KVM: MMU: Segregate mmu pages created with different cr4.pge settings
diff mbox

Message ID 20090107134606.GA4977@amt.cnet
State Accepted, archived
Headers show

Commit Message

Marcelo Tosatti Jan. 7, 2009, 1:46 p.m. UTC
On Wed, Jan 07, 2009 at 01:32:41PM +0200, Avi Kivity wrote:
> Marcelo Tosatti wrote:
>> Let me shoot at one direction: a shadow page with PGE bit in either
>> state is created. Later that shadow page is nuked (via mmu notifiers,
>> for example). 
>
> I doubt that mmu notifiers were invoked in this case (the bug would be  
> very rare); in any case we flush the tlb.

This comment is worrying

        /*
         * FIXME: Tis shouldn't be necessary here, but there is a flush
         * missing in the MMU code. Until we find this bug, flush the
         * complete TLB here on an NPF
         */
        if (npt_enabled)
                svm_flush_tlb(&svm->vcpu);

Alexander, you might want to try this patch, -ENONPT here (and revert the previous
one). I have no clue, what else could be causing this?

--
To unsubscribe from this list: send the line "unsubscribe kvm" in
the body of a message to majordomo@vger.kernel.org
More majordomo info at  http://vger.kernel.org/majordomo-info.html

Comments

Alexander Graf Jan. 8, 2009, 7:53 p.m. UTC | #1
Sorry for the late reply - I wanted to know who kvm hangs in the host  
kernel context :)

On 07.01.2009, at 14:46, Marcelo Tosatti <mtosatti@redhat.com> wrote:

> On Wed, Jan 07, 2009 at 01:32:41PM +0200, Avi Kivity wrote:
>> Marcelo Tosatti wrote:
>>> Let me shoot at one direction: a shadow page with PGE bit in either
>>> state is created. Later that shadow page is nuked (via mmu  
>>> notifiers,
>>> for example).
>>
>> I doubt that mmu notifiers were invoked in this case (the bug would  
>> be
>> very rare); in any case we flush the tlb.
>
> This comment is worrying
>
>        /*
>         * FIXME: Tis shouldn't be necessary here, but there is a flush
>         * missing in the MMU code. Until we find this bug, flush the
>         * complete TLB here on an NPF
>         */
>        if (npt_enabled)
>                svm_flush_tlb(&svm->vcpu);
>

This is in, because netbench in an npt-guest failed after a few  
minutes (see Alex W's bug report) and this appeard to fix it.


> Alexander, you might want to try this patch, -ENONPT here (and  
> revert the previous
> one).

Eh, what?

> I have no clue, what else could be causing this?

# [Given task]
In the KVM thread above, what reason does Alexander Graf give for the full TLB flush on an NPF being in the code?

# [Dataset extract]
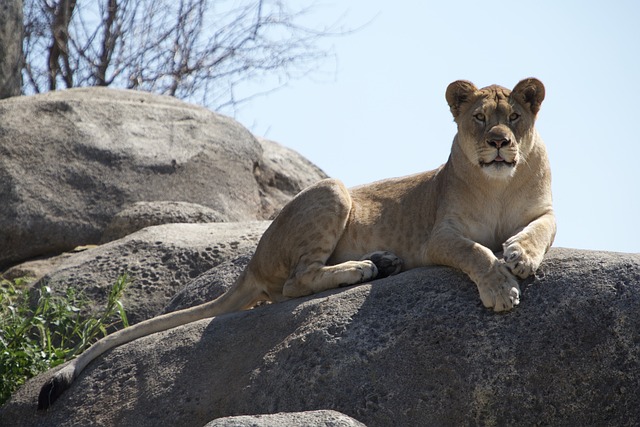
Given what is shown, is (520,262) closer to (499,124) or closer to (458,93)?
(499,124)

...

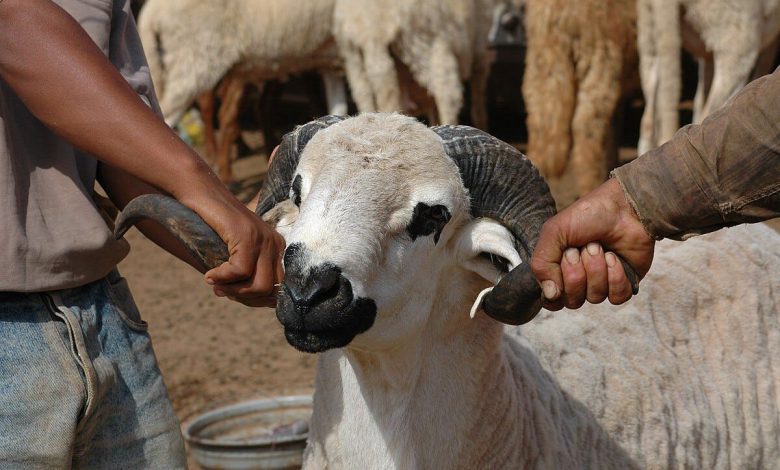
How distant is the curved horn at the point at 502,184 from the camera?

# [Solution to the problem]
Netbench in an npt-guest failed after a few minutes, and the flush appeared to fix it.